Numa manhã recente, os dois filhos sentaram numa grande mesa retangular com vários dos editores do jornal. A publicação, Mon Quotidien, convida vários leitores duas vezes por semana para ajudar a editá-la, exceto pela capa, escolhendo histórias que aparecerão em uma das sete páginas.
A editora nacional, Caroline Halle, estava propondo um artigo sobre uma escola na Grã-Bretanha que tinha comprado falcões para espantar uma praga de gaivotas que estavam sujando suas instalações.
Alternativamente, ela propôs notícias sobre como mergulhadores recentemente encontraram garrafas de champanhe francês que o rei Luís XVI tinha enviado para o czar da Rússia, mas se perderam quando o navio que as transportava afundou no Mar Báltico.

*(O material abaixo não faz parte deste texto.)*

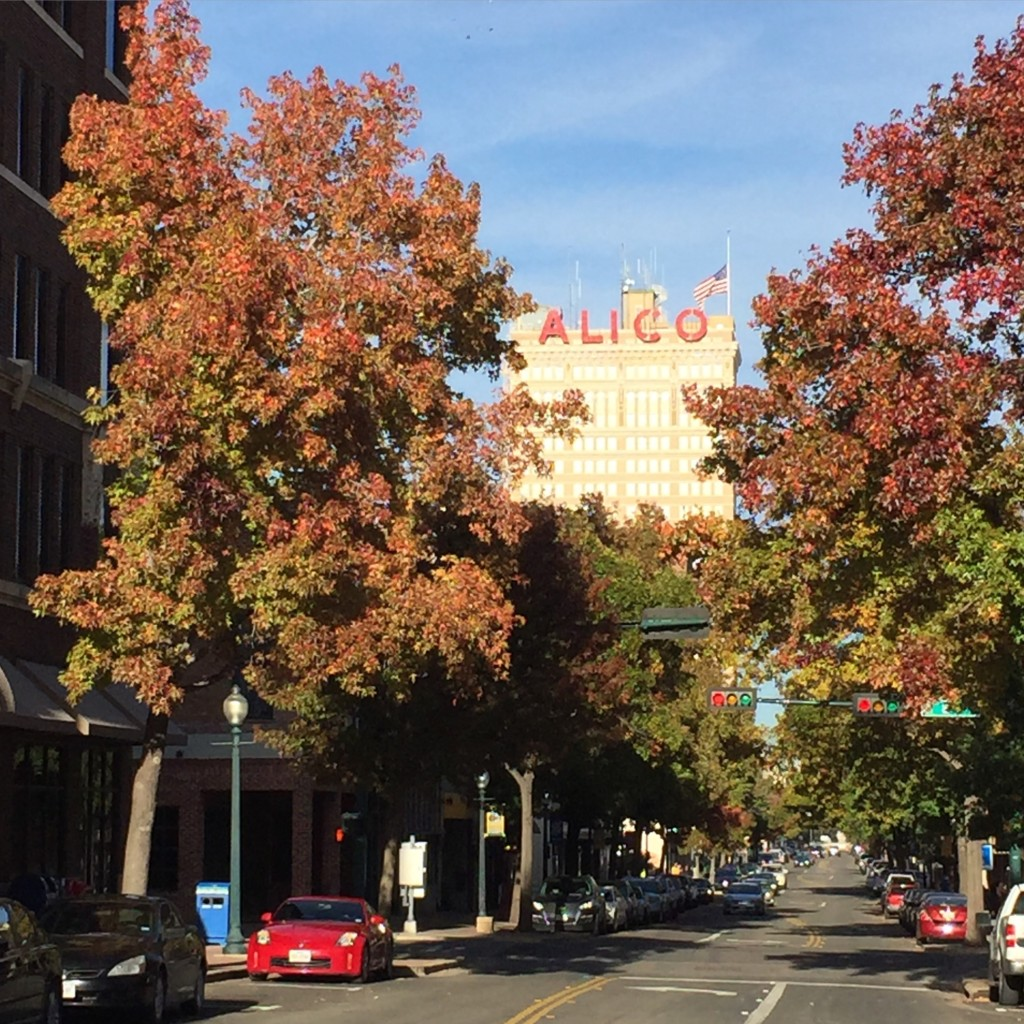 More to love in Waco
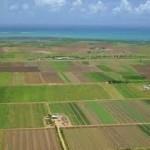 Ministrul Agriculturii dorește limitarea proprietăţii persoanelor fizice la 100 de hectare din 2014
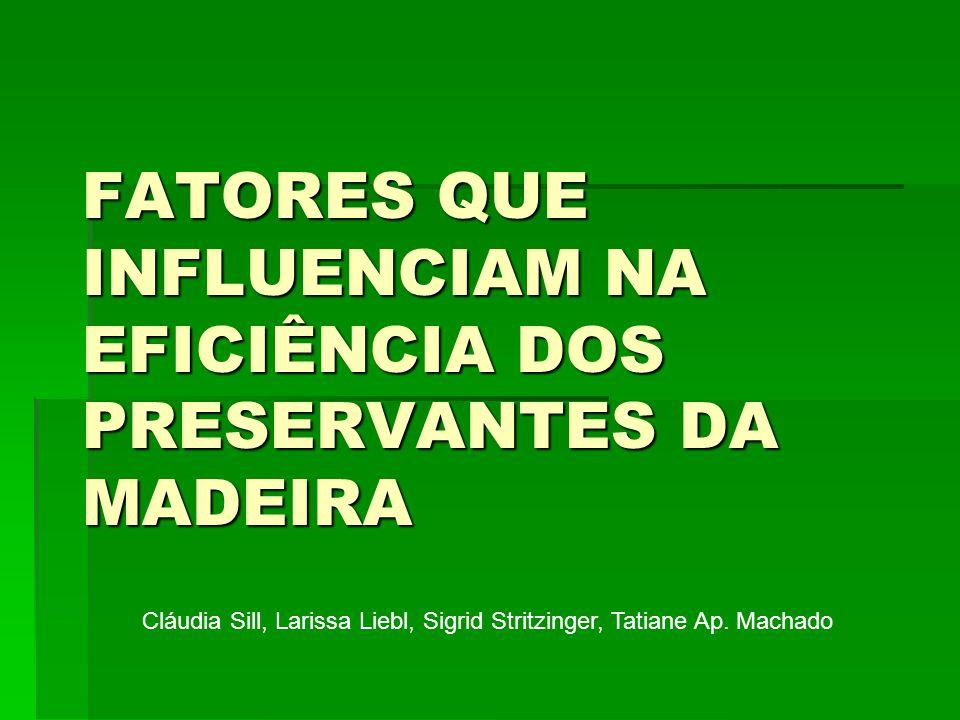 FATORES QUE INFLUENCIAM NA EFICIÊNCIA DOS PRESERVANTES DA MADEIRA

“Como morreu Luís XVI?”, perguntou Olivier Gasselin, 40 anos, vice-editor do jornal. “Guilhotina”, respondeu Elisa, sem levantar os olhos das anotações que fazia.
François Dufour, 49 anos, editor e fundador do jornal, propôs um artigo que ele pensou que causaria risadas e a aprovação das crianças: jornais britânicos relatavam que cientistas tinham descoberto o que veio primeiro, o ovo ou a galinha. Mas só recebeu indiferença dos pequenos. A galinha, ele disse, esperando causar alguma reação nelas. As crianças rabiscaram algumas notas e o grupo passou a se ocupar de outra tarefa.
“Nós propomos, eles escolhem”, disse Halle, 34 anos, que entrou para o jornal há nove anos depois de trabalhar num site de notícias.
Numa época em que muitas crianças são viciadas em computadores, iPods e iPads – e numa época em que os jornais estão sob pressão -, o Mon Quotidien parece ser uma anomalia, ainda mais no clima jornalístico da França.
Apesar de grandes nomes jornalísticos como o Le Monde e o Le Figaro, os Franceses leem cada vez menos jornal. Numa comparação per capita, aqui são vendidos cerca de metade dos exemplares vendidos na Alemanha ou na Grã-Bretanha, e o público leitor é particularmente menor entre os jovens. Apenas 10% de seus jovens entre 15 e 24 anos leram um jornal pago em 2007, último ano em que o governo realizou uma pesquisa, contra 20% uma década antes.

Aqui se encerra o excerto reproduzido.